| Data block |
----------------

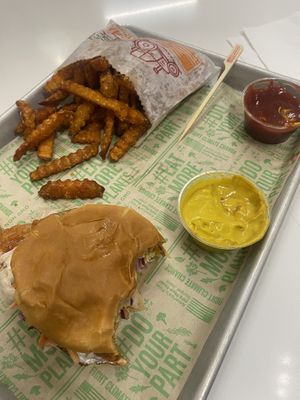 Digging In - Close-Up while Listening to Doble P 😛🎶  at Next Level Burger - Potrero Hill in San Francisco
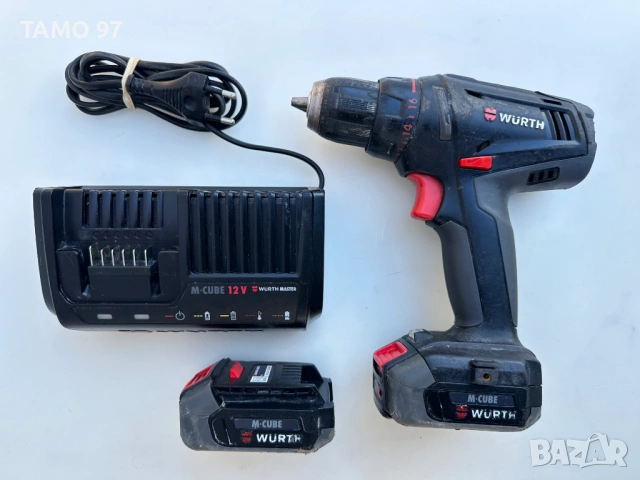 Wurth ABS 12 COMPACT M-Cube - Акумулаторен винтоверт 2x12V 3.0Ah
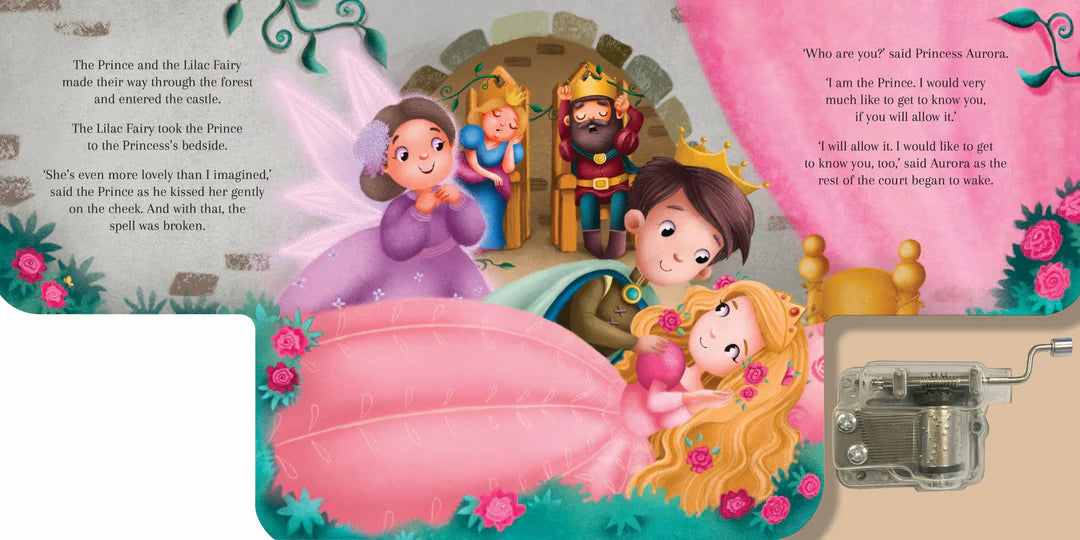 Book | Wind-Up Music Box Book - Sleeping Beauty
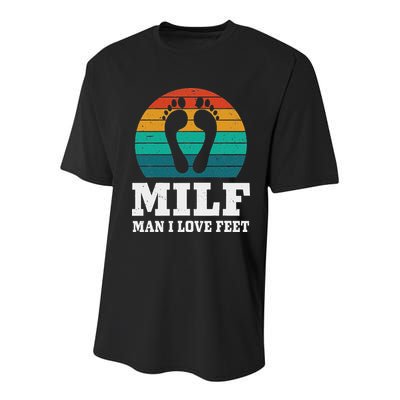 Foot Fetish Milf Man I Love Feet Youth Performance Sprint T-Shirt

----------------

| Assigned task |
Every picture stays out; reproduce exactly the lines from the one with "Wurth ABS 12" through the last line of the data above.

| Solved problem |
 Wurth ABS 12 COMPACT M-Cube - Акумулаторен винтоверт 2x12V 3.0Ah
 Book | Wind-Up Music Box Book - Sleeping Beauty
 Foot Fetish Milf Man I Love Feet Youth Performance Sprint T-Shirt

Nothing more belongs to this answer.